— BEGIN DATASET ROWS —

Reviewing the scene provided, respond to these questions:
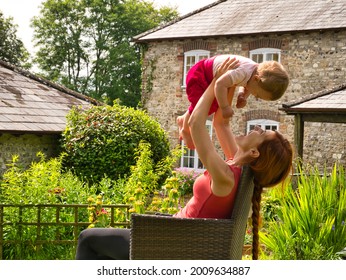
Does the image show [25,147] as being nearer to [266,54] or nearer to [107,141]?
[107,141]

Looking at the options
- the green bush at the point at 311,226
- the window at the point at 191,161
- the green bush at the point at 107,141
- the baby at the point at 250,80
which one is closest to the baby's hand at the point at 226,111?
the baby at the point at 250,80

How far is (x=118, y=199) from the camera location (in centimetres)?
845

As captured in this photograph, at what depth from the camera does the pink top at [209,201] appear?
11.8 feet

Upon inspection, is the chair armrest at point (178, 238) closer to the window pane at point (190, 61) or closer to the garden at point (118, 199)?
the garden at point (118, 199)

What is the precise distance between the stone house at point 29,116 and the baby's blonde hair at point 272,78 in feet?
26.8

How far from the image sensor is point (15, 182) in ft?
27.8

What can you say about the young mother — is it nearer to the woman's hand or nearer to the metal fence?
the woman's hand

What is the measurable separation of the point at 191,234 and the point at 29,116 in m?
9.47

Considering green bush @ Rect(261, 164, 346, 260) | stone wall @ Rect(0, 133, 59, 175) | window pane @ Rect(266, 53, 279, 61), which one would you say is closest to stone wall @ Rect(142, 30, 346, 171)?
window pane @ Rect(266, 53, 279, 61)

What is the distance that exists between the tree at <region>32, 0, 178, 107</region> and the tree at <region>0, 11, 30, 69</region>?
3.68 meters

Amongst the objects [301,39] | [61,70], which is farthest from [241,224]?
[61,70]

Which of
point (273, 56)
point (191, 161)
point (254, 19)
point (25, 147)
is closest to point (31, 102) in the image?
point (25, 147)

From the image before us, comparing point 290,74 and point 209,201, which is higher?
point 290,74
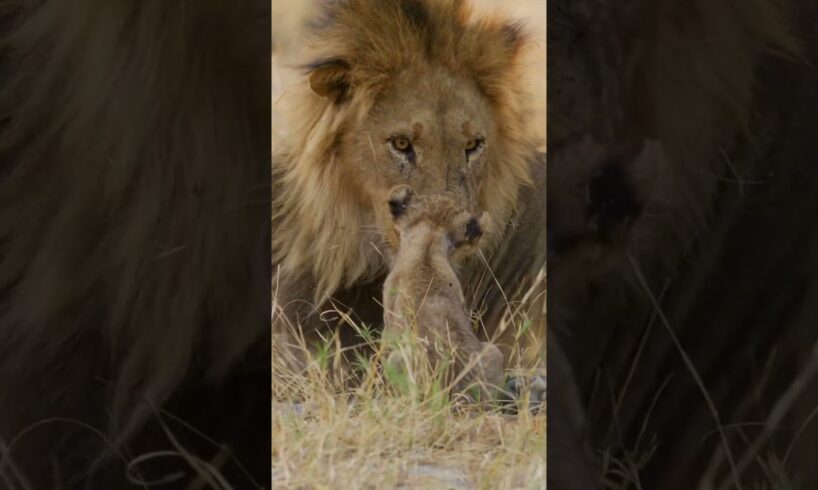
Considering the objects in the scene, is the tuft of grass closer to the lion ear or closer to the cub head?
the cub head

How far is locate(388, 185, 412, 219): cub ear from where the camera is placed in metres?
2.39

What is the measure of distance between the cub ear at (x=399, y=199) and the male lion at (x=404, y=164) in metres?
0.02

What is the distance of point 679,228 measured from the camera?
2.12 m

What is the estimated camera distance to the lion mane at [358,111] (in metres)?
2.38

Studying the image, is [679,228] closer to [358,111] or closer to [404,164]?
[404,164]

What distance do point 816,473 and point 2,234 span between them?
190 cm

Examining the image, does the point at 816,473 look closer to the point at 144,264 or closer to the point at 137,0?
the point at 144,264

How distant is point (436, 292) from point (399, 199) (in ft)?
0.87

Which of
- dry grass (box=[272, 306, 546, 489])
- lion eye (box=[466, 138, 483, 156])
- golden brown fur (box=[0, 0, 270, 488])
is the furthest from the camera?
lion eye (box=[466, 138, 483, 156])

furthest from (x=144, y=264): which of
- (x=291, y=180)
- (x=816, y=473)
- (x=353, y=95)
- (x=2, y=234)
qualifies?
(x=816, y=473)

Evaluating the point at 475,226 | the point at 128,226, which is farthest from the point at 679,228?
the point at 128,226

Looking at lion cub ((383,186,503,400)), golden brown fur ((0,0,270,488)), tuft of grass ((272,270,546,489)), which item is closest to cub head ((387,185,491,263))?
lion cub ((383,186,503,400))

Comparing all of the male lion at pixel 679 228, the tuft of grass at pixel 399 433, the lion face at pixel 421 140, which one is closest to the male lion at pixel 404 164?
the lion face at pixel 421 140

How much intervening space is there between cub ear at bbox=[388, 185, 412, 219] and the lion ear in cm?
28
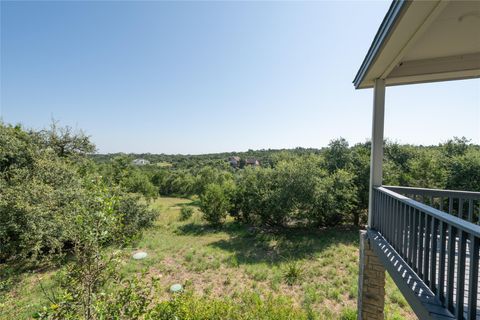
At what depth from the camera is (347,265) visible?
7.57 m

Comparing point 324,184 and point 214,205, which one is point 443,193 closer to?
point 324,184

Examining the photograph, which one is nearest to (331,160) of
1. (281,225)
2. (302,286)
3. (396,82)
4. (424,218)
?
(281,225)

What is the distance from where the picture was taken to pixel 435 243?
168 cm

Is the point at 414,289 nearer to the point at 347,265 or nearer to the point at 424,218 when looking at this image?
the point at 424,218

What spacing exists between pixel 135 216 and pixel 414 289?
11225 millimetres

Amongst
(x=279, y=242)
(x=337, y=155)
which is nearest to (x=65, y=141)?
(x=279, y=242)

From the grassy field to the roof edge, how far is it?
13.8ft

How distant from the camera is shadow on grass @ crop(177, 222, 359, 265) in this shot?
29.0ft

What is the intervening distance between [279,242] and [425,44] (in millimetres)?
9417

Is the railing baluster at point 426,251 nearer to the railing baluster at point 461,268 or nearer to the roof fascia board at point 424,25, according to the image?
the railing baluster at point 461,268

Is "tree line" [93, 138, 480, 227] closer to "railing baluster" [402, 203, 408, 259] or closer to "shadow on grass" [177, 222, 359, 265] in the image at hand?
"shadow on grass" [177, 222, 359, 265]

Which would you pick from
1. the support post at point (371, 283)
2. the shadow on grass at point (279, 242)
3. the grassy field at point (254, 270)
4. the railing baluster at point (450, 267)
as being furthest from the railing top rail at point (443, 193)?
the shadow on grass at point (279, 242)

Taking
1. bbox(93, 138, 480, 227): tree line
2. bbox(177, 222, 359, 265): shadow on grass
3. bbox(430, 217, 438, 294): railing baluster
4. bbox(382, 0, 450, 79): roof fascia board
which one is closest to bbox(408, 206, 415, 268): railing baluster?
bbox(430, 217, 438, 294): railing baluster

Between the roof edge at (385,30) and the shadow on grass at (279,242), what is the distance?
24.6ft
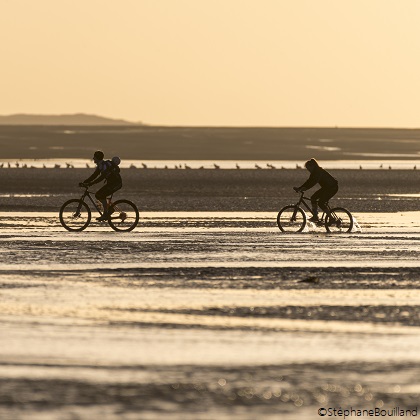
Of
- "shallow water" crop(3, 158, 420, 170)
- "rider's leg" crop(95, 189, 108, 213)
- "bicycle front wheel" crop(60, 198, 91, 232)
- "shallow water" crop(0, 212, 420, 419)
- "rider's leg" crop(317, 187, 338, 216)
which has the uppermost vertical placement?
"shallow water" crop(3, 158, 420, 170)

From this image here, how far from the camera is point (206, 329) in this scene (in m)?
13.3

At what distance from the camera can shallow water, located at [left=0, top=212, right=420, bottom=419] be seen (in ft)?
32.7

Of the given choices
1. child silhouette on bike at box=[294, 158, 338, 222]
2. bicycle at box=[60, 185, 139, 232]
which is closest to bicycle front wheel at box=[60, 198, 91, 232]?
bicycle at box=[60, 185, 139, 232]

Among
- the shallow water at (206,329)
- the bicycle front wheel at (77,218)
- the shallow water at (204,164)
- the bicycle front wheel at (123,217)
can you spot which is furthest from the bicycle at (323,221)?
the shallow water at (204,164)

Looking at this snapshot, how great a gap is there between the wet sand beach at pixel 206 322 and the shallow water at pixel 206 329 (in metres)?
0.02

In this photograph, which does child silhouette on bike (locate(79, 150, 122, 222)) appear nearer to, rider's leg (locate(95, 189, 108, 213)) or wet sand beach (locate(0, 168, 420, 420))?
rider's leg (locate(95, 189, 108, 213))

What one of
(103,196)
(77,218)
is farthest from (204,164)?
(103,196)

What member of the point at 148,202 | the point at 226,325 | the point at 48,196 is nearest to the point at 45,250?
the point at 226,325

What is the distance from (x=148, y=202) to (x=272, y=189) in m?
14.1

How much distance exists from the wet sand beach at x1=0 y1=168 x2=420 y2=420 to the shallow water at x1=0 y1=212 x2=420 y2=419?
0.7 inches

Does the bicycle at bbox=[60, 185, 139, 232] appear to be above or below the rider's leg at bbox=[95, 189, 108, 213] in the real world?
below

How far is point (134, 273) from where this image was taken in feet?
62.7

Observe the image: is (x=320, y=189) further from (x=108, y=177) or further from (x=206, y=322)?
(x=206, y=322)

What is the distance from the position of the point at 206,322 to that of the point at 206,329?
20.9 inches
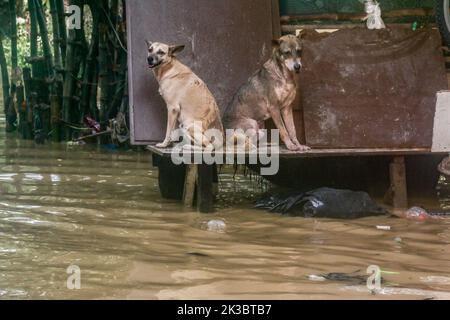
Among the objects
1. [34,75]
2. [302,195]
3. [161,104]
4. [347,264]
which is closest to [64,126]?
[34,75]

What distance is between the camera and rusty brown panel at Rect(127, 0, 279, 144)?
784 centimetres

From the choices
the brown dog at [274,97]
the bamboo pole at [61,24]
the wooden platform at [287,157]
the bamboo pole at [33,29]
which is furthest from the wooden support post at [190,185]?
the bamboo pole at [33,29]

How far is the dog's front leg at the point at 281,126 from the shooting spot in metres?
7.39

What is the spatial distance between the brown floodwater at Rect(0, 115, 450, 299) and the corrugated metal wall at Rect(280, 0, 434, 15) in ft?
5.85

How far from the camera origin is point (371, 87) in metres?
7.85

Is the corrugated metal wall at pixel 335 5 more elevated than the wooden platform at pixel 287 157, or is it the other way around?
the corrugated metal wall at pixel 335 5

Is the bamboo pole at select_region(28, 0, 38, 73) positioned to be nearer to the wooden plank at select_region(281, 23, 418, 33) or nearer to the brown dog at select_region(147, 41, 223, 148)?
the wooden plank at select_region(281, 23, 418, 33)

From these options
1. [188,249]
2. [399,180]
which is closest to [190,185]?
[188,249]

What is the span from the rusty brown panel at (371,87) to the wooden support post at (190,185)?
1.03 metres

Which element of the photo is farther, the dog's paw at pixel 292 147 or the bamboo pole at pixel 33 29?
the bamboo pole at pixel 33 29

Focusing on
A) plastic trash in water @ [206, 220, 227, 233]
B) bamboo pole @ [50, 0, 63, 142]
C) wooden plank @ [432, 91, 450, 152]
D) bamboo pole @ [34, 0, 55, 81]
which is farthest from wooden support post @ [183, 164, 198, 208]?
bamboo pole @ [34, 0, 55, 81]

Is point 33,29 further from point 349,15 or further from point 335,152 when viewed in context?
point 335,152

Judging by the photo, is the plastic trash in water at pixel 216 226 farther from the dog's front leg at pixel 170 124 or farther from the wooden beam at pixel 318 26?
the wooden beam at pixel 318 26

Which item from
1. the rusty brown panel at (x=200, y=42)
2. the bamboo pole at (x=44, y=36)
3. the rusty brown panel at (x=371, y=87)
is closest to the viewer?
the rusty brown panel at (x=371, y=87)
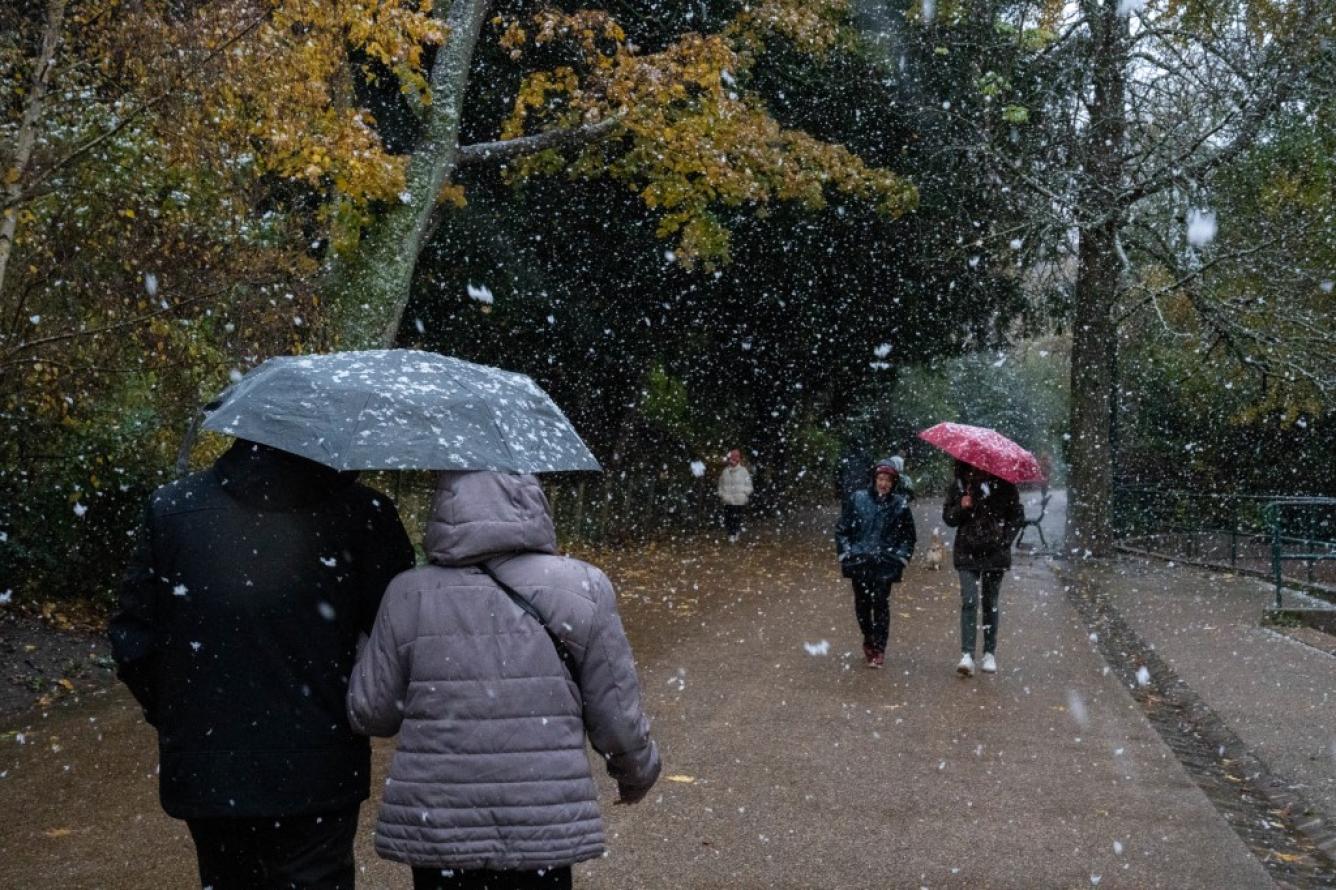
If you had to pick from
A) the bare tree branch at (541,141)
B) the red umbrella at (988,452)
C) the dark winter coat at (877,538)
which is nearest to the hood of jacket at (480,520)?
the red umbrella at (988,452)

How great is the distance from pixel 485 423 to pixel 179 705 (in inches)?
39.1

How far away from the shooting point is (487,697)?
9.78 ft

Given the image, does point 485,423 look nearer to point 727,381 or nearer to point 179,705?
point 179,705

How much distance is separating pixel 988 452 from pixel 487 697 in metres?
6.70

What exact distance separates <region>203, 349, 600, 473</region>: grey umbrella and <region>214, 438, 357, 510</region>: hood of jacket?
89mm

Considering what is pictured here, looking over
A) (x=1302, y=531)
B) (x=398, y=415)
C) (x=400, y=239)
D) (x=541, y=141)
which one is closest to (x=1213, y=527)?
(x=1302, y=531)

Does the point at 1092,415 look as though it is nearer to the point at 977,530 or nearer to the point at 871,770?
the point at 977,530

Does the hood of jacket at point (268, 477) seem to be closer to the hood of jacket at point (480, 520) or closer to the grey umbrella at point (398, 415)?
the grey umbrella at point (398, 415)

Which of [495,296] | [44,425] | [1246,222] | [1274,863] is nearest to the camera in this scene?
[1274,863]

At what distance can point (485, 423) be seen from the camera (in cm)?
334

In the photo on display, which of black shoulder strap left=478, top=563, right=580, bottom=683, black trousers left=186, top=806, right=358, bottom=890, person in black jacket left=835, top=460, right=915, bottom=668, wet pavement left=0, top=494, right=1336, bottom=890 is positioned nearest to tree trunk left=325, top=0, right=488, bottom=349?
wet pavement left=0, top=494, right=1336, bottom=890

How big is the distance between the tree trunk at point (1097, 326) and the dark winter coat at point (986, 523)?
35.2ft

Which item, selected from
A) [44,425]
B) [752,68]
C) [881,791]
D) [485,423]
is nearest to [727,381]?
[752,68]

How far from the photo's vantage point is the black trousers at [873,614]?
9.89 meters
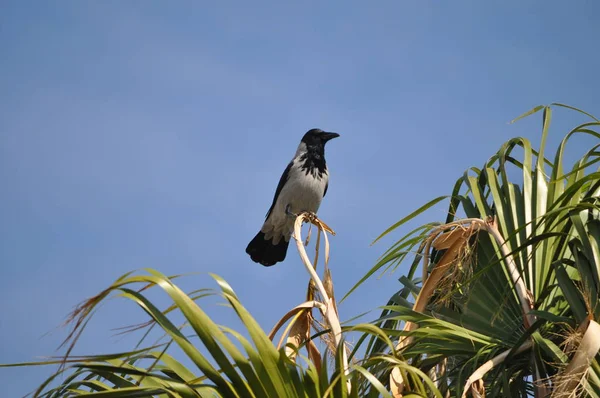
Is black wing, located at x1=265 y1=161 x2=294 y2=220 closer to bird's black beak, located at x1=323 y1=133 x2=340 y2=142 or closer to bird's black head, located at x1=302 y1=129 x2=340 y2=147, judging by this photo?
bird's black head, located at x1=302 y1=129 x2=340 y2=147

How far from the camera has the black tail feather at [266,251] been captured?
868cm

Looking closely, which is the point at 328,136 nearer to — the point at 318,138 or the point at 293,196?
the point at 318,138

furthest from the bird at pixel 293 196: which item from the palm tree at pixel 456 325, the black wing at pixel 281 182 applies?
the palm tree at pixel 456 325

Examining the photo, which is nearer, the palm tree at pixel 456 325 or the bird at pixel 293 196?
the palm tree at pixel 456 325

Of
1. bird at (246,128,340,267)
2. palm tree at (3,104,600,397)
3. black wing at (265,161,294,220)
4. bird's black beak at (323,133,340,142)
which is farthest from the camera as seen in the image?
bird's black beak at (323,133,340,142)

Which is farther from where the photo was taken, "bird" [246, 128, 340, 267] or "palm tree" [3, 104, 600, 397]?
"bird" [246, 128, 340, 267]

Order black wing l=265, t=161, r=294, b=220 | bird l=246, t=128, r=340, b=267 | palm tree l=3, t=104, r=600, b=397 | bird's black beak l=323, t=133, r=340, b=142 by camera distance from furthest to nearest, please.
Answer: bird's black beak l=323, t=133, r=340, b=142, black wing l=265, t=161, r=294, b=220, bird l=246, t=128, r=340, b=267, palm tree l=3, t=104, r=600, b=397

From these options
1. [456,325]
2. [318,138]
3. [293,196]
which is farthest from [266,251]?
[456,325]

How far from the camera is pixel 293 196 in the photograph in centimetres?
830

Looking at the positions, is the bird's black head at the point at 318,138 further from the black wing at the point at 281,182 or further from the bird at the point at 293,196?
the black wing at the point at 281,182

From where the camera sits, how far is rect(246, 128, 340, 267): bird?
8.31 m

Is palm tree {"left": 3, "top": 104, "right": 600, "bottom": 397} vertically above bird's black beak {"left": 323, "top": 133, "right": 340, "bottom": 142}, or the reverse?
bird's black beak {"left": 323, "top": 133, "right": 340, "bottom": 142}

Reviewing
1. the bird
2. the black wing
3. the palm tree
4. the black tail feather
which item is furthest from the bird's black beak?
the palm tree

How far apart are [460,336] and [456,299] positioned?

— END DATASET ROWS —

| AIM OF THE EXERCISE |
Reproduce the lines word for word, starting at the one holding "Order black wing" and ending at the final line of the material above.

| RESPONSE TO THIS TASK |
Order black wing l=265, t=161, r=294, b=220 | bird l=246, t=128, r=340, b=267 | palm tree l=3, t=104, r=600, b=397 | bird's black beak l=323, t=133, r=340, b=142 by camera distance from furthest to nearest, please.
Answer: bird's black beak l=323, t=133, r=340, b=142, black wing l=265, t=161, r=294, b=220, bird l=246, t=128, r=340, b=267, palm tree l=3, t=104, r=600, b=397

From these options
1. [456,325]
2. [318,138]
3. [293,196]
which is farthest from [266,251]?
[456,325]

How far from the camera is pixel 293 196 in the photograph in centimetres?
830

Looking at the positions, is the bird's black head at the point at 318,138 further from the black wing at the point at 281,182 or further from the bird at the point at 293,196?
the black wing at the point at 281,182

From where the camera sits, how far is rect(246, 128, 340, 267): bird?
8.31 m

Is palm tree {"left": 3, "top": 104, "right": 600, "bottom": 397} vertically above bird's black beak {"left": 323, "top": 133, "right": 340, "bottom": 142}, or the reverse?
bird's black beak {"left": 323, "top": 133, "right": 340, "bottom": 142}

Reviewing
1. the bird
2. the black wing
3. the palm tree
4. the black tail feather
which item is furthest from the bird's black beak?
the palm tree

How far apart are [460,336] and [456,299] positioned?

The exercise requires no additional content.